- **WHAT IS NEEDED**: In the biography of Isaki Lacuesta below, which university awarded his master's degree in documentary filmmaking?

- **DOCUMENT**:
*****
Spanish film director from Catalonia (born 1975)

Isaki Lacuesta (born 28 November 1975) is a Spanish film director from Catalonia. His work includes documentary film, narrative film and video art.

Lacuesta was born into a family of Basque origin. He studied audiovisual communication at the Autonomous University of Barcelona and obtained his master's degree in documentary film making at Pompeu Fabra University in Barcelona, where he now works as a lecturer in documentary film making. He also teaches at the Autonomous University of Barcelona, Pompeu Fabra University, the Centre d'estudis cinematogràfics de Catalunya, and the University of Girona.

He is a longtime collaborator and domestic partner of Isa Campo, after whom he rebranded his first name as Isaki (he is actually named Iñaki).
*****
- **RECORD LIST**:
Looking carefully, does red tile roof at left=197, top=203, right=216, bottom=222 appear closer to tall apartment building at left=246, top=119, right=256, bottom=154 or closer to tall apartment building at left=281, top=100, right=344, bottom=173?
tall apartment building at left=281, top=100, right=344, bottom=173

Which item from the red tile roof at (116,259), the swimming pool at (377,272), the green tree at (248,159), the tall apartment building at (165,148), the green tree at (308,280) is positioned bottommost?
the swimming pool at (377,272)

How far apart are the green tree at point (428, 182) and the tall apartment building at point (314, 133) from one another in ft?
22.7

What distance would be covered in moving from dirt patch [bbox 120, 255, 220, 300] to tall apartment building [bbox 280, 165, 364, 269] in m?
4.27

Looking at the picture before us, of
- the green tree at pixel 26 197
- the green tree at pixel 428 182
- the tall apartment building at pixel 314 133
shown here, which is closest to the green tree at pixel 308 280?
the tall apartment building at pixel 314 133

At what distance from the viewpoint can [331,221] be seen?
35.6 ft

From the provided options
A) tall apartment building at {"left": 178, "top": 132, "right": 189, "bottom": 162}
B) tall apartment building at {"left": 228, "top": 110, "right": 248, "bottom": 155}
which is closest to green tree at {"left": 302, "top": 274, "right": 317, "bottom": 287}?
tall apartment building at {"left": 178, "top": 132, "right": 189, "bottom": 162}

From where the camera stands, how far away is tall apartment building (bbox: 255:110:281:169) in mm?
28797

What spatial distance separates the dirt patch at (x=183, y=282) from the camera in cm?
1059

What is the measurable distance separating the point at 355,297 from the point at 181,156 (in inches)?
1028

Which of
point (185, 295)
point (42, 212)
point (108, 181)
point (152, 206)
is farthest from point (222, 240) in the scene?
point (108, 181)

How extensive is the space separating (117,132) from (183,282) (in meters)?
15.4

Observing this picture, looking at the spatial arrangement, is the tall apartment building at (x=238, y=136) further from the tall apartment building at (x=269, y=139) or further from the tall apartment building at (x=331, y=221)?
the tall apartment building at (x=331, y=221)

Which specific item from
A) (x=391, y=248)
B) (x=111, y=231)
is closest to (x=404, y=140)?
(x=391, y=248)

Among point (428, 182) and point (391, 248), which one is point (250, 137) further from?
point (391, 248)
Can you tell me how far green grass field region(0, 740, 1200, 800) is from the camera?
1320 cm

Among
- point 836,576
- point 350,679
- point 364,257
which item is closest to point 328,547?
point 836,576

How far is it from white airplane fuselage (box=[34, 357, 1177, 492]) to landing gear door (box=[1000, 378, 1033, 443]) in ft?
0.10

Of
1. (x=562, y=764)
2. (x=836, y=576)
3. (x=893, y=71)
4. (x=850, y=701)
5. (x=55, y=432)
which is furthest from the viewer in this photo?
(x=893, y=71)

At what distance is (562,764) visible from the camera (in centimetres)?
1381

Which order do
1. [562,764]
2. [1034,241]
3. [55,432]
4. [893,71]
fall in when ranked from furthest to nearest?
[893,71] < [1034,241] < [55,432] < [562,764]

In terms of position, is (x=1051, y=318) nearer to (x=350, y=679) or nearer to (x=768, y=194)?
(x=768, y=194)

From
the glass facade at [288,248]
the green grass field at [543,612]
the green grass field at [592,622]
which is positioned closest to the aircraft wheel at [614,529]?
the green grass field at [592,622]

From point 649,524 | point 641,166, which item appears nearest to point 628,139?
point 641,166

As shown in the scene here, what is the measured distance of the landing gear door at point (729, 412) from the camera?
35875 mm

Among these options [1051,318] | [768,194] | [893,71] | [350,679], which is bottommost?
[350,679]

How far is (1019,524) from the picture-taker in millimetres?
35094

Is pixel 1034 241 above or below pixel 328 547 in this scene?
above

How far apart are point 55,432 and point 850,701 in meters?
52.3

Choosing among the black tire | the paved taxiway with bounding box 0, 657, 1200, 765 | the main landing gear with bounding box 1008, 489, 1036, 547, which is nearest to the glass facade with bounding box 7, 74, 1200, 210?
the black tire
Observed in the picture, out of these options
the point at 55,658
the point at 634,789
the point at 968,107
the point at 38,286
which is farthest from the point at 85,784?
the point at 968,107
*****
- **ANSWER TO THIS PROBLEM**: Pompeu Fabra University in Barcelona.